Recent advances in Large Language Models (LLMs) have led to significant
improvements in natural language processing tasks, but their ability to
generate human-quality text raises significant ethical and operational concerns
in settings where it is important to recognize whether or not a given text was
generated by a human. Thus, recent work has focused on developing techniques
for watermarking LLM-generated text, i.e., introducing an almost imperceptible
signal that allows a provider equipped with a secret key to determine if given
text was generated by their model. Current watermarking techniques are often
not practical due to concerns with generation latency, detection time,
degradation in text quality, or robustness. Many of these drawbacks come from
the focus on token-level watermarking, which ignores the inherent structure of
text.
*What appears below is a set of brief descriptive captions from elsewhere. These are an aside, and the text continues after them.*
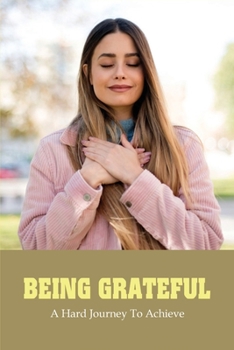 Paperback Being Grateful: A Hard Journey To Achieve: Non Fiction Books About Life Lessons Book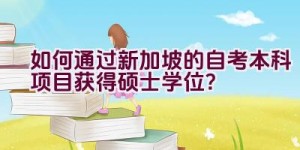 如何通过新加坡的自考本科项目获得硕士学位？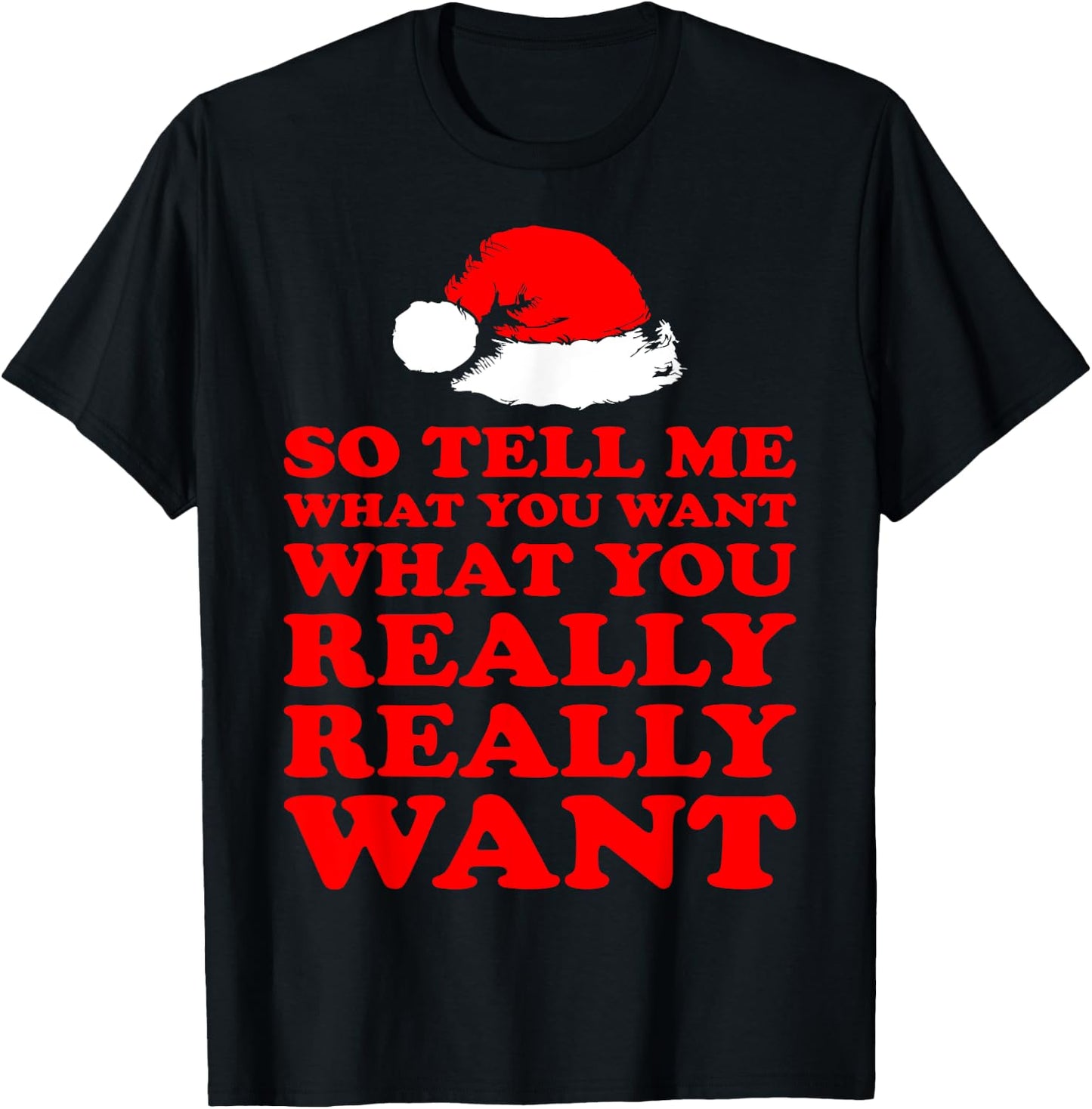 So Tell Me What You Want Really Want Santa Christmas T-Shirt - T-Shirt | Black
In this work, we introduce a new scheme, GaussMark, that is simple and
efficient to implement, has formal statistical guarantees on its efficacy,
comes at no cost in generation latency, and embeds the watermark into the
weights of the model itself, providing a structural watermark. Our approach is
based on Gaussian independence testing and is motivated by recent empirical
observations that minor additive corruptions to LLM weights can result in
models of identical (or even improved) quality. We show that by adding a small
amount of Gaussian noise to the weights of a given LLM, we can watermark the
model in a way that is statistically detectable by a provider who retains the
secret key. We provide formal statistical bounds on the validity and power of
our procedure. Through an extensive suite of experiments, we demonstrate that
GaussMark is reliable, efficient, and relatively robust to corruptions such as
insertions, deletions, substitutions, and roundtrip translations and can be
instantiated with essentially no loss in model quality.